* **EXERCISE INSTRUCTIONS**: Type out each entry exactly as it appears, but keep every image out.

[[ DATA IN THIS EXERCISE, beginning ]]

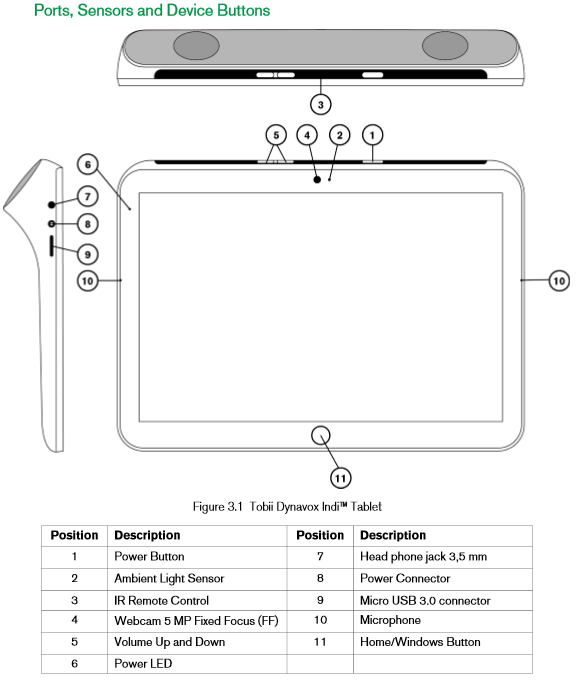 Ports, Sensors and Device Buttons

3

5 4 2 1

6

7

8

9

10

10

11

Figure 3.1 Tobii Dynavox Indi™ Tablet

| Position | Description | Position | Description |
|---|---|---|---|
| 1 | Power Button | 7 | Head phone jack 3,5 mm |
| 2 | Ambient Light Sensor | 8 | Power Connector |
| 3 | IR Remote Control | 9 | Micro USB 3.0 connector |
| 4 | Webcam 5 MP Fixed Focus (FF) | 10 | Microphone |
| 5 | Volume Up and Down | 11 | Home/Windows Button |
| 6 | Power LED | | |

[[ DATA IN THIS EXERCISE, end ]]

* **ANSWER FOR THE TASK**:
 Ports, Sensors and Device Buttons

3

5 4 2 1

6

7

8

9

10

10

11

Figure 3.1 Tobii Dynavox Indi™ Tablet

| Position | Description | Position | Description |
|---|---|---|---|
| 1 | Power Button | 7 | Head phone jack 3,5 mm |
| 2 | Ambient Light Sensor | 8 | Power Connector |
| 3 | IR Remote Control | 9 | Micro USB 3.0 connector |
| 4 | Webcam 5 MP Fixed Focus (FF) | 10 | Microphone |
| 5 | Volume Up and Down | 11 | Home/Windows Button |
| 6 | Power LED | | |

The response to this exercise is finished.